Troubling Text

 

I looked at the caller id and was both surprised and thrilled to see the name of an old friend I had gone to church and Bible studies with years ago. Ann and I had never been best friends, or even close friends, but I always admired her humor, her insightful answers, compassionate responses, and authenticity. I felt I had a kindred spirit in Ann but we were at different phases in life and outside of church we rarely connected. It seemed odd that now that I was living thousands of miles away she would call. Maybe that’s why she called. The distance made it feel safer.

The conversation began with the normal niceties, “How are you?

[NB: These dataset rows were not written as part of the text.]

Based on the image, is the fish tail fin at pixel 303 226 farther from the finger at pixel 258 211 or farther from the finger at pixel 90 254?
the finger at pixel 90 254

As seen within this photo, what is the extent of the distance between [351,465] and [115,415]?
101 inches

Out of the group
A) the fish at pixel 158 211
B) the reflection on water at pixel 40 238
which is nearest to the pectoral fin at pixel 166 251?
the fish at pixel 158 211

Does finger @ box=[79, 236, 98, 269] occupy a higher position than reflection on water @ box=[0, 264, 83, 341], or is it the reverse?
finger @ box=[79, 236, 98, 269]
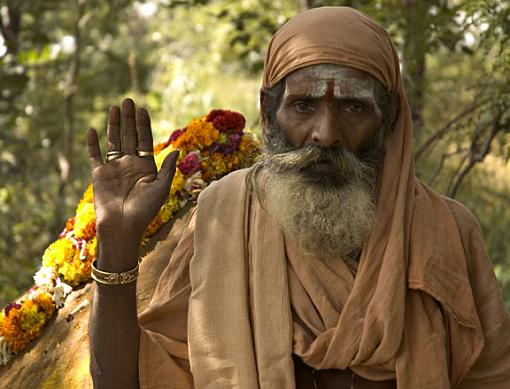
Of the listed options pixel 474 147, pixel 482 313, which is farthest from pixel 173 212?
pixel 474 147

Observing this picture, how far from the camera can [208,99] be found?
34.1 feet

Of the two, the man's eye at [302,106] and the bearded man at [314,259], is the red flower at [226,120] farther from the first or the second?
the man's eye at [302,106]

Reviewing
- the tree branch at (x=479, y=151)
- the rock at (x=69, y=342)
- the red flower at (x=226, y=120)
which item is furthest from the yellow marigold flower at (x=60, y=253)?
the tree branch at (x=479, y=151)

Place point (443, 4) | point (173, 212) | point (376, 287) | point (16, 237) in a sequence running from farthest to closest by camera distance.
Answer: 1. point (16, 237)
2. point (443, 4)
3. point (173, 212)
4. point (376, 287)

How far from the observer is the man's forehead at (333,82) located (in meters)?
A: 2.78

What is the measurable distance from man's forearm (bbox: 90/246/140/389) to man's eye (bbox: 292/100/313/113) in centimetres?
81

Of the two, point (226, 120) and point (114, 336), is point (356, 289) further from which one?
point (226, 120)

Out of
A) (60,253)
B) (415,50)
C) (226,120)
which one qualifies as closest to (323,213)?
(226,120)

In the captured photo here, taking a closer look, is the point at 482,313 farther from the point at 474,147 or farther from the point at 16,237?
the point at 16,237

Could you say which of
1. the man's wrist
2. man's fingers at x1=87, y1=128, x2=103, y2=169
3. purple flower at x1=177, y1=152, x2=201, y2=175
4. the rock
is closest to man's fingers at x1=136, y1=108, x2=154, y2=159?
man's fingers at x1=87, y1=128, x2=103, y2=169

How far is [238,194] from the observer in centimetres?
299

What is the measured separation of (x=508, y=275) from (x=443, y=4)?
2343mm

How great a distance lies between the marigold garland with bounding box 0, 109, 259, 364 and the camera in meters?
3.70

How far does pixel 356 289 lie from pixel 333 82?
679 mm
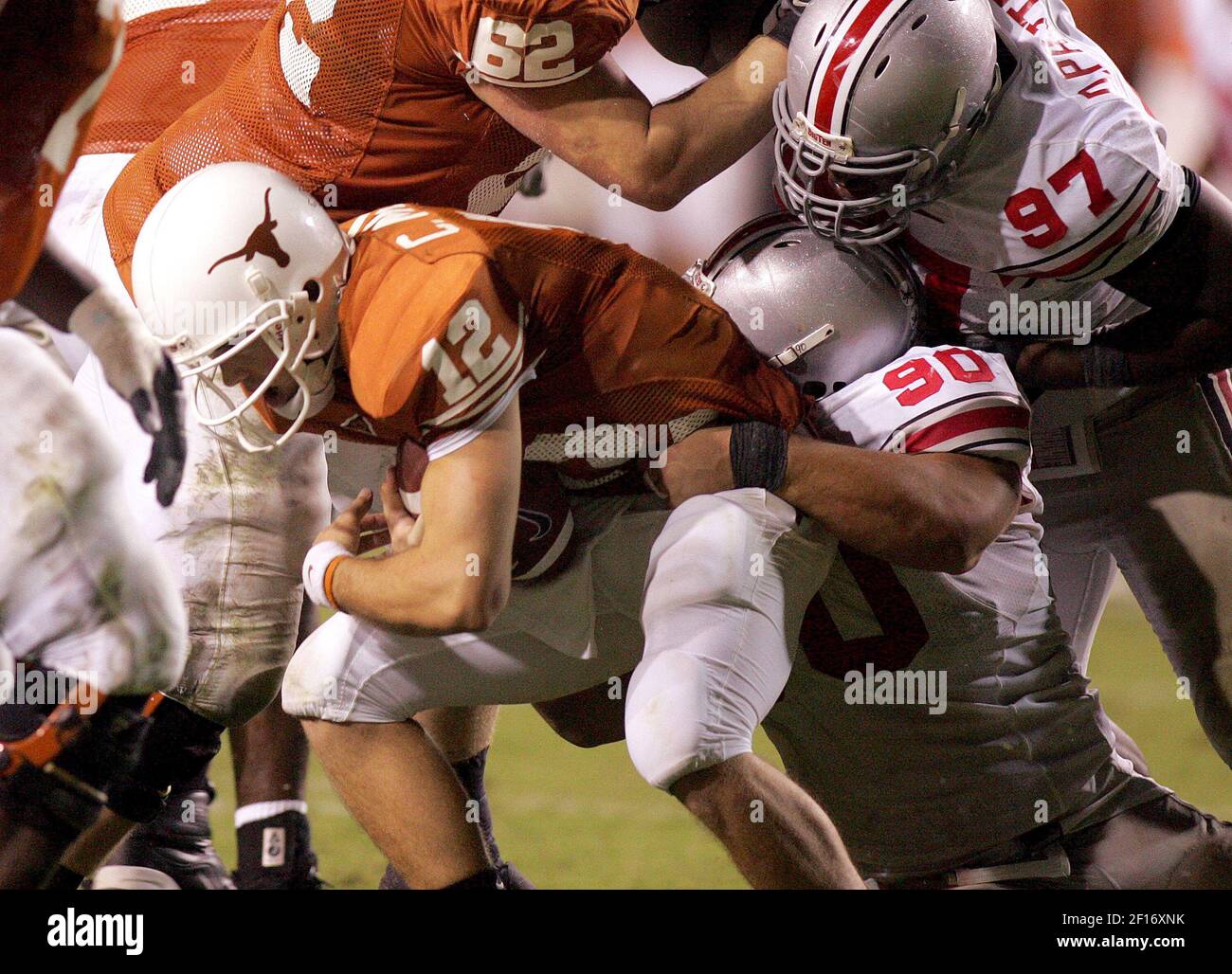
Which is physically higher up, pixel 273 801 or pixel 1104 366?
pixel 1104 366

How is your family?” But her voice was measured, hesitant, quivering. I knew she wasn’t calling for a friendly chat.

Then there was silence, a deep breath, and courage mustered, “Can I share something with you?”

“Of course!” I spoke as reassuringly as possible.

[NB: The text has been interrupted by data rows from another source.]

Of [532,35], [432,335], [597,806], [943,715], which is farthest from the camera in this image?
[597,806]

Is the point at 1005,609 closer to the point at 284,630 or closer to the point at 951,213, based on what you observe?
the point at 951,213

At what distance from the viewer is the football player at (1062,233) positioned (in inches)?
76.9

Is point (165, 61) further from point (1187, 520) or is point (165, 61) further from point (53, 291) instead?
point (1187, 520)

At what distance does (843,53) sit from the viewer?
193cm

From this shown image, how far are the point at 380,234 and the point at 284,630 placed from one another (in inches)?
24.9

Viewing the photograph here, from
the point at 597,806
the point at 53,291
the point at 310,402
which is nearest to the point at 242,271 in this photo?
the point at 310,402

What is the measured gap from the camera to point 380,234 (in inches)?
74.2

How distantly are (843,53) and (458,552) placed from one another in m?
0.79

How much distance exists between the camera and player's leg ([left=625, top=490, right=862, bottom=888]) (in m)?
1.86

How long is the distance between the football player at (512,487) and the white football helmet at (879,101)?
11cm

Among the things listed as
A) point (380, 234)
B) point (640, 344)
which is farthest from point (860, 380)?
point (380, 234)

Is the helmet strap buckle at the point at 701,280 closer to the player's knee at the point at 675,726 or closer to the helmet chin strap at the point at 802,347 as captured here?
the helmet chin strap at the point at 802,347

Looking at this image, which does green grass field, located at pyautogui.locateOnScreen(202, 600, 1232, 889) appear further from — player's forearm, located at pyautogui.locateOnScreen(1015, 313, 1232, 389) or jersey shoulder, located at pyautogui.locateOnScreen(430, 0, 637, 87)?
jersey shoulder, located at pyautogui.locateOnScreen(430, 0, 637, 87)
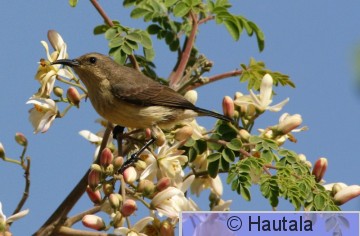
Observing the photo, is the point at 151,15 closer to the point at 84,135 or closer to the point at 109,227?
the point at 84,135

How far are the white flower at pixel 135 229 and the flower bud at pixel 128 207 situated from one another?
0.09 m

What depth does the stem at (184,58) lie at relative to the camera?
230 inches

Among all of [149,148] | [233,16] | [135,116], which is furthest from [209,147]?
[233,16]

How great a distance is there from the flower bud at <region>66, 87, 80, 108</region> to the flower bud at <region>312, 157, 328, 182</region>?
60.7 inches

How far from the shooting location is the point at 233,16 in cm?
596

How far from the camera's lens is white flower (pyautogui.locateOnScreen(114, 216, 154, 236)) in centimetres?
464

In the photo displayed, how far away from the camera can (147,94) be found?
19.8 ft

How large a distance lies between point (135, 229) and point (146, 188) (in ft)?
0.94

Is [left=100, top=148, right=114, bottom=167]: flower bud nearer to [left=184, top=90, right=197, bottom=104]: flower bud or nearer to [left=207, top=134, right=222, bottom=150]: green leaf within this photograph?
[left=207, top=134, right=222, bottom=150]: green leaf

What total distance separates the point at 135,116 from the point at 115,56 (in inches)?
22.6

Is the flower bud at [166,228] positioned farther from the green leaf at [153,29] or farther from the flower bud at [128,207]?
the green leaf at [153,29]

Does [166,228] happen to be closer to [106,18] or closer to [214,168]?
[214,168]

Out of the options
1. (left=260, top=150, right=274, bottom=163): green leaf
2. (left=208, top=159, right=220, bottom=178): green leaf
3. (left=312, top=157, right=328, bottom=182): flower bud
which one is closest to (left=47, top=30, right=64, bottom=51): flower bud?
(left=208, top=159, right=220, bottom=178): green leaf

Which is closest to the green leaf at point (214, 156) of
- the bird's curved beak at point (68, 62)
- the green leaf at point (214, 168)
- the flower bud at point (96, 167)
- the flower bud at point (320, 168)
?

She paused again as though standing on the edge of a cliff, hesitant to take the plunge, “There’s something I’ve struggled with for years and Hebrews 10:26 says, ‘if we deliberately go on sinning after we have received the knowledge of the truth, no further sacrifice for sins remains.’ What do you make of this?”

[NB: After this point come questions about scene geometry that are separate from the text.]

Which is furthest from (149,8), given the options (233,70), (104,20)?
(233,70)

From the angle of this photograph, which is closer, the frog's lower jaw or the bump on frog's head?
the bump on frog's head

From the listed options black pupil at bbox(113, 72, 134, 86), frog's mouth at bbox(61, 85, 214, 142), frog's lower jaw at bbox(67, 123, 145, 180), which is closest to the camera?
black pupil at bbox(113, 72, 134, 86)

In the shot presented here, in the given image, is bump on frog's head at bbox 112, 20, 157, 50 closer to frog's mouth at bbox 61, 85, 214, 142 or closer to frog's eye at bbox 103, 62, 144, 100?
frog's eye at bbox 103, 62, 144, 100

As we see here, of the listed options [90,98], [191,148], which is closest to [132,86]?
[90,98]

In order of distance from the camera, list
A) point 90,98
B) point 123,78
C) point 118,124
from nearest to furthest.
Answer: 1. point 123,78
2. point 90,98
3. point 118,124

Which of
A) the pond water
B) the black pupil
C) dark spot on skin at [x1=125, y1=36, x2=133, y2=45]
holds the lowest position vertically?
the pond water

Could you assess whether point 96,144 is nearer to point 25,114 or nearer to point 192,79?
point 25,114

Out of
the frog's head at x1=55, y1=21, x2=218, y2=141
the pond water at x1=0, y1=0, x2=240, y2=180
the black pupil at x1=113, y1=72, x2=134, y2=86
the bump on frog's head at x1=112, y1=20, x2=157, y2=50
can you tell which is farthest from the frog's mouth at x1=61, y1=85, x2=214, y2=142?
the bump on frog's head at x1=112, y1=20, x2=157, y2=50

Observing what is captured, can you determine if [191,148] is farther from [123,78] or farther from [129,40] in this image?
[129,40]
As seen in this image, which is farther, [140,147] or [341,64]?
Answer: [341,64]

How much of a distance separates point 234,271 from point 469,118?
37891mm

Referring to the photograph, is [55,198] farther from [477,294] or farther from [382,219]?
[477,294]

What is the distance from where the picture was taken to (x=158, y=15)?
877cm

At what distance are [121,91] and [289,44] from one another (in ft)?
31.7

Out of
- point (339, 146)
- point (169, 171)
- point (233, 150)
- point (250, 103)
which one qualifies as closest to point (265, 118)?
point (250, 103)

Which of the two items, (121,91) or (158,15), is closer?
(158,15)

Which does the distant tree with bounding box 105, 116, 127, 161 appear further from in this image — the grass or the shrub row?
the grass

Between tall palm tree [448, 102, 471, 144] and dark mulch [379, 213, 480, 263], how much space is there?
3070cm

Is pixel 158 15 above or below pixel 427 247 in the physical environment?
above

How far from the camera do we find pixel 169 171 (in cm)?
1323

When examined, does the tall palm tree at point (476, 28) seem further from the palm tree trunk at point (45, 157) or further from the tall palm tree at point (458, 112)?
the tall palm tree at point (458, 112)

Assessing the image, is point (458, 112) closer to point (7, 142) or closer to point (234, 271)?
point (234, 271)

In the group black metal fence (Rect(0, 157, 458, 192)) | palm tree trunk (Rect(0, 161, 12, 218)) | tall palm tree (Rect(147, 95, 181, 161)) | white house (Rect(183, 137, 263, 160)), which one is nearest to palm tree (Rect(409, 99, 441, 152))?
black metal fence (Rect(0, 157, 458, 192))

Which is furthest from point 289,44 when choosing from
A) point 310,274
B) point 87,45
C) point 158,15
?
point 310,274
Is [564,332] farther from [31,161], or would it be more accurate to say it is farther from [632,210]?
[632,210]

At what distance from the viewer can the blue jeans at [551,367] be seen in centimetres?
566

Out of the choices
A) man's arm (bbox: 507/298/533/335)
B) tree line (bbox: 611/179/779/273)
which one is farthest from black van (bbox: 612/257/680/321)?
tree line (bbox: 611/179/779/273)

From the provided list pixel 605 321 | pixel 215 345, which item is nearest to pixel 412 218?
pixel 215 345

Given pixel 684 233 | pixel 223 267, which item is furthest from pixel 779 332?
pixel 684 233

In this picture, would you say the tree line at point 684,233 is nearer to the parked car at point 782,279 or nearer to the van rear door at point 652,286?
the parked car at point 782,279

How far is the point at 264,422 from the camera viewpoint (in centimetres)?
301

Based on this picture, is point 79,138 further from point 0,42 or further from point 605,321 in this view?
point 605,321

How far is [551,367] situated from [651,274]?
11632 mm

You may be awaiting my brilliant response but I didn’t have one. I listened, I attempted to reassure, letting her know I had questions too and she wasn’t alone. She never called again. Maybe the confession was just too embarrassing. Maybe my response too lame.

There have been several biblical texts that have troubled me too and this was one of them.

Here is what I have learned since that call years ago– Context is king! If I read something and feel the weight of condemnation, guilt, or fear then here is what I do:

  1. Stop and pray.
  2. Look at the historical context and who the audience was.
  3. Use Biblehub.com to look the original meaning in Hebrew or Greek.
  4. Glean insight from trusted Bible teachers.

Pastor Paul White explains Hebrews 10:26 saying, “It doesn’t say there is no more forgiveness for sin but there is no sacrifice left for sin. Jewish believers no longer needed to sacrifice animals because Jesus’ blood was enough!”

What was the “deliberate sin” referred to? In the context of Hebrews 10 verse 29 it appears to be the rejection of God’s grace. The ongoing sin was not something they were doing but something they were rejecting- the work of Jesus.

When viewed through the proper lenses, troubling texts can become trusted truth.

My dear friend, you have not rejected God’s grace but only recognized how desperately you need it. I John 3:20 says, “If our hearts condemn us, God is greater than our hearts, and He knows all things.”He knows you love Him. He knows your struggle. He has not and will never forsake you. You are His and He is yours. There is nothing that can separate you from His love.

Like you, I don’t understand why there are some sins that seem impossible to conquer but I do know that I have seen in you the glory of the King. I have seen your heart of compassion. I have seen your kindness toward others and lack of judgment and maybe without this struggle none of these would have been.